● **Page text**
************

Following up on my WGBH News column about the legislative exemption to the state’s public records law, I want to call your attention to this excellent article (which predated mine) in CommonWealth Magazine by Colman Herman.
Herman took a look at the (slightly) improved public records law more than three years after it took effect — and what he found demonstrates the need to go back and reform the law root and branch. Among the lowlights:
- Provisions aimed at toughening the penalties for compliance have been ineffective. Among the most egregious offenders are the State Police and the Boston Police, which, he writes, “take extraordinary measures to withhold documents in their entirety from public view.”
- A provision that was supposed to make it easier for members of the press and the public to access public records without having to pay high fees has fallen short of that goal. Herman reports that when he asked for copies of disciplinary actions taken against massage therapists over a five-year period, “officials demanded $2,000 before it would turn over any records.”
- Agencies regularly cite the multiple exemptions built into the law in order to deny access to such obviously public documents as MBTA General Manager Steve Poftak’s contract — which was turned over, Herman writes, but only after a considerable delay.
- Turning enforcement over to Attorney General Maura Healey has had mixed results, with the attorney general’s office in some cases failing to uphold orders issued by the secretary of state’s office.
“The adages are many — information is the currency of democracy, sunlight is the best disinfectant, democracy depends on an informed citizenry,” Herman writes. “But in Massachusetts, these beliefs often still get shunted aside when it comes to accessing public records even under the new Public Records Law.”
Herman’s article is further evidence that open government in Massachusetts is more myth than reality.

************

● **Supplied data**
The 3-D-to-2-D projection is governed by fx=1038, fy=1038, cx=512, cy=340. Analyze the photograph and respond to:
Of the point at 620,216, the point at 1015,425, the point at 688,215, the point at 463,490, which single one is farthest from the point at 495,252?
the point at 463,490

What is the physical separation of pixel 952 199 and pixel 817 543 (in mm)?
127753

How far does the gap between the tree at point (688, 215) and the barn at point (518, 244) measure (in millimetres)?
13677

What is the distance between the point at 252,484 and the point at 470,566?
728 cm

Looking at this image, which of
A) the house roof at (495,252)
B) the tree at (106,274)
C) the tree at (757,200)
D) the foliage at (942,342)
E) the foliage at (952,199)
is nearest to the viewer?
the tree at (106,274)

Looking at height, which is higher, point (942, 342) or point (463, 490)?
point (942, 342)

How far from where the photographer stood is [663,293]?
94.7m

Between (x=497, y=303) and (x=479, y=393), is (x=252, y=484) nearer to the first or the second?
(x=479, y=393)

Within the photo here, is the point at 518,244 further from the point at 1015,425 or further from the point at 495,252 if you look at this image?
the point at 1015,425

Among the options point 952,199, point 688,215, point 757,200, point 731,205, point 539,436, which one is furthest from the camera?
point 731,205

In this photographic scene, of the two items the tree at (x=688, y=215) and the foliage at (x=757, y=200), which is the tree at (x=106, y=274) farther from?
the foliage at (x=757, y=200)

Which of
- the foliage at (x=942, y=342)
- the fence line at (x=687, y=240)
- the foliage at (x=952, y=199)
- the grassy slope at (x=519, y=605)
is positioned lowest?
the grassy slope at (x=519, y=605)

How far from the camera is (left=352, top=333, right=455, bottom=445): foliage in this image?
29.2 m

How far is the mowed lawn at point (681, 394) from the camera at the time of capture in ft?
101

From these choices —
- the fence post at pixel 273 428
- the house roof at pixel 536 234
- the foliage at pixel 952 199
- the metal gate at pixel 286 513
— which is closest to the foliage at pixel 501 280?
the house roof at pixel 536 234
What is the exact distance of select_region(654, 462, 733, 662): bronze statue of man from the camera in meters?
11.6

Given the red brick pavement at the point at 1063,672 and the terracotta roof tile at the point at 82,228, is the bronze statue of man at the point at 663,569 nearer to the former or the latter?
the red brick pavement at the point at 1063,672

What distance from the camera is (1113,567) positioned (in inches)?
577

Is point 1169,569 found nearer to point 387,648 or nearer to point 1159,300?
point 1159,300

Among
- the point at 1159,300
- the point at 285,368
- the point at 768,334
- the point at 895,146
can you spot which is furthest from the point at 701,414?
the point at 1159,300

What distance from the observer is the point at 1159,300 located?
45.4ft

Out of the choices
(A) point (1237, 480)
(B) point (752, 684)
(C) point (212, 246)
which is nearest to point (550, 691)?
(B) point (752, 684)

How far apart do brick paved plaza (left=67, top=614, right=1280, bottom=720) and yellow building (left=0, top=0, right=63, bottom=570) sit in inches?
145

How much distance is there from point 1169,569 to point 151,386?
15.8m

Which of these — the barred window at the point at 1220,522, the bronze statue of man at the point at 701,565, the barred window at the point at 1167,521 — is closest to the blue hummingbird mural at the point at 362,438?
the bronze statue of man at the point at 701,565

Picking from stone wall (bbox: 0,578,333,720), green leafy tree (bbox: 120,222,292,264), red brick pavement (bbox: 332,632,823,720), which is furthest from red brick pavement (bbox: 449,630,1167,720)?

************

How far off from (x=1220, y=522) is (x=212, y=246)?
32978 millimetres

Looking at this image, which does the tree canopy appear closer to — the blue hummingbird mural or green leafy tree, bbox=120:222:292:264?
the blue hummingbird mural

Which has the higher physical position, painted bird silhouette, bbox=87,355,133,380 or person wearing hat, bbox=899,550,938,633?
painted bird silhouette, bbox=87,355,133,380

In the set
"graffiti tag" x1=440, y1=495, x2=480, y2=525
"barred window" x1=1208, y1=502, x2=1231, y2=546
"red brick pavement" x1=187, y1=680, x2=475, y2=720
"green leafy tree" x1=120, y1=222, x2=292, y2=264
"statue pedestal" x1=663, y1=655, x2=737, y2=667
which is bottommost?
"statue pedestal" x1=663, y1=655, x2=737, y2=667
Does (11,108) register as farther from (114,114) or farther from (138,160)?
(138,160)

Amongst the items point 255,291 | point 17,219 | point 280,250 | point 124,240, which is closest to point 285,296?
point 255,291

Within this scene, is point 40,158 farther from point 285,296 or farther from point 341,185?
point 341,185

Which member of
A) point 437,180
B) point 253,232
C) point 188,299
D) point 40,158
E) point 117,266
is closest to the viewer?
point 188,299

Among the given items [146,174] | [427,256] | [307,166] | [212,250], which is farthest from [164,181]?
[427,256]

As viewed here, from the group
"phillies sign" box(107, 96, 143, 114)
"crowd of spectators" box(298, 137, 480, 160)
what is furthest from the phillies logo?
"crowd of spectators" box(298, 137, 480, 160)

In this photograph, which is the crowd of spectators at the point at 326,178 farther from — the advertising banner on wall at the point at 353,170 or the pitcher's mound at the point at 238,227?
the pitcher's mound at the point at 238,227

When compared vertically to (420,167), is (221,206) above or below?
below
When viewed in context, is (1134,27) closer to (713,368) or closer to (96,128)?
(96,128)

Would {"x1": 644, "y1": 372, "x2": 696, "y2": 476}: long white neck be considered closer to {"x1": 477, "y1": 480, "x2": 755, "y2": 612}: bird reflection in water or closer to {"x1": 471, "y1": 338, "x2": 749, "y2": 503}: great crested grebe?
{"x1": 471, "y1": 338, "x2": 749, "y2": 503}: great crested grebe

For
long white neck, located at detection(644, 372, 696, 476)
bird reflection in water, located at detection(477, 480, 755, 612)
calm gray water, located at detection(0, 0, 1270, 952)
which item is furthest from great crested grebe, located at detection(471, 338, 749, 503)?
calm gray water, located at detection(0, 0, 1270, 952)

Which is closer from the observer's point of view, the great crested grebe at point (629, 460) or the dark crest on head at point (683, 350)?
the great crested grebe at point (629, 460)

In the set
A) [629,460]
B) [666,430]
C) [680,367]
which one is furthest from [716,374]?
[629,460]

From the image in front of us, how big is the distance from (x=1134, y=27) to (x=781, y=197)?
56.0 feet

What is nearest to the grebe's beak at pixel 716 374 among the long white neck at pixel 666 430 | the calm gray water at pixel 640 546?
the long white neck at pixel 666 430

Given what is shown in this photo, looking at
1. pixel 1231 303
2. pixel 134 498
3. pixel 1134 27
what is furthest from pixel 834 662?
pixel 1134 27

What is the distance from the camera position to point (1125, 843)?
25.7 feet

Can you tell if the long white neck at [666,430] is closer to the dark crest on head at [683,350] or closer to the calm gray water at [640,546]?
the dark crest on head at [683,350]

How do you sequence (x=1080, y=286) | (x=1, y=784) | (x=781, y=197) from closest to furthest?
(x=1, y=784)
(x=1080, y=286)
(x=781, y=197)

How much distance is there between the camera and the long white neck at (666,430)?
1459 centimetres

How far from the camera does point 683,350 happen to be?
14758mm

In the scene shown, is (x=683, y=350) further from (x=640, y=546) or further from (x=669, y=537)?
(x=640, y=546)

************

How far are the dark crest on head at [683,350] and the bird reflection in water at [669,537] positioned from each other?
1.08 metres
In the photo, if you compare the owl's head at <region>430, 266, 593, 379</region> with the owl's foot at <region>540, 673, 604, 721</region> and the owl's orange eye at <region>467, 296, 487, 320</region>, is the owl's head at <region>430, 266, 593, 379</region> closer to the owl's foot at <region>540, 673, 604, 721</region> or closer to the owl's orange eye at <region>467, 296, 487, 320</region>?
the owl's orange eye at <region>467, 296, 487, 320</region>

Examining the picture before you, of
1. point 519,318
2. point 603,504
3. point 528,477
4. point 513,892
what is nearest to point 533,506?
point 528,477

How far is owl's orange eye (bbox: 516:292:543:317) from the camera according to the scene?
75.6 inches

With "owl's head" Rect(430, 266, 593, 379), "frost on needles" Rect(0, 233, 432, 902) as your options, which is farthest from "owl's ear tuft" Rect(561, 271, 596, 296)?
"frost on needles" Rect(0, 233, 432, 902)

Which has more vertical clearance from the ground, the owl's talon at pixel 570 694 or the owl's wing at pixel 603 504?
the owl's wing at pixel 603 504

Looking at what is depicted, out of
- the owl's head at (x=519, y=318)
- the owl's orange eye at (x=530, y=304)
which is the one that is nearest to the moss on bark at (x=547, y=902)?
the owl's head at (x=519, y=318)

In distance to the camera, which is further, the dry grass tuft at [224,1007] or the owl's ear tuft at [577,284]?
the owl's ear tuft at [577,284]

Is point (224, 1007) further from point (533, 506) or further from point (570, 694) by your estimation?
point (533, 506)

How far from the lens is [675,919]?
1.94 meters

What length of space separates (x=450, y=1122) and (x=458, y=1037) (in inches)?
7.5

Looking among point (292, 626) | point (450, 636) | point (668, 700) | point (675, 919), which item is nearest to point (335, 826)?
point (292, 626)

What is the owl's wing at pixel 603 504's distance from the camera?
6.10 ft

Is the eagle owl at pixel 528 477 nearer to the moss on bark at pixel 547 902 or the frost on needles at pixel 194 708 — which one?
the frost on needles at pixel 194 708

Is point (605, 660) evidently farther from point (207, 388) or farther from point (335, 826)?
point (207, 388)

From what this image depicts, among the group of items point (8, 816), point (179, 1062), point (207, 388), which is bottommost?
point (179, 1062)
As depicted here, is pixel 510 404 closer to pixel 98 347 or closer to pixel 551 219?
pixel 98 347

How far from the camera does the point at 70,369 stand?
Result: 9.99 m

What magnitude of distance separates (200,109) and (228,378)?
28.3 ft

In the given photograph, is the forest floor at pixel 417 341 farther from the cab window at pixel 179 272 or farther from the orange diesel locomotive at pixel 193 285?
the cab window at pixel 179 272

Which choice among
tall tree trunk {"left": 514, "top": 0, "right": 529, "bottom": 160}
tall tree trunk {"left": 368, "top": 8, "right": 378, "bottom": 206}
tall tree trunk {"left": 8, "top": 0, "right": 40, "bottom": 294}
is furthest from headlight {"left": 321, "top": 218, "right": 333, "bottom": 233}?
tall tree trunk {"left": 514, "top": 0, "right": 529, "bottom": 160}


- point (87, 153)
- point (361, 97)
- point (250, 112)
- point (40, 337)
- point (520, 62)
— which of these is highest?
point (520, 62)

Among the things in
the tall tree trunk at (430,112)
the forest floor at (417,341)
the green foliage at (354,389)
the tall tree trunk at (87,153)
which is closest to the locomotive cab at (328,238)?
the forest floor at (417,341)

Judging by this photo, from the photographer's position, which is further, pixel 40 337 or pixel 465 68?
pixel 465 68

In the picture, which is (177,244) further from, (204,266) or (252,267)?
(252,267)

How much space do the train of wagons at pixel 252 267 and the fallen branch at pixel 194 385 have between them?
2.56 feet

************

● **Activities**
• 1. According to the page text on the Massachusetts public records law, how much did officials demand before they would turn over records of disciplinary actions against massage therapists?
• 2. Transcribe everything in the page text from "Following up on" down to "by Colman Herman.".

● **Answers**
• 1. $2,000

• 2.
Following up on my WGBH News column about the legislative exemption to the state’s public records law, I want to call your attention to this excellent article (which predated mine) in CommonWealth Magazine by Colman Herman.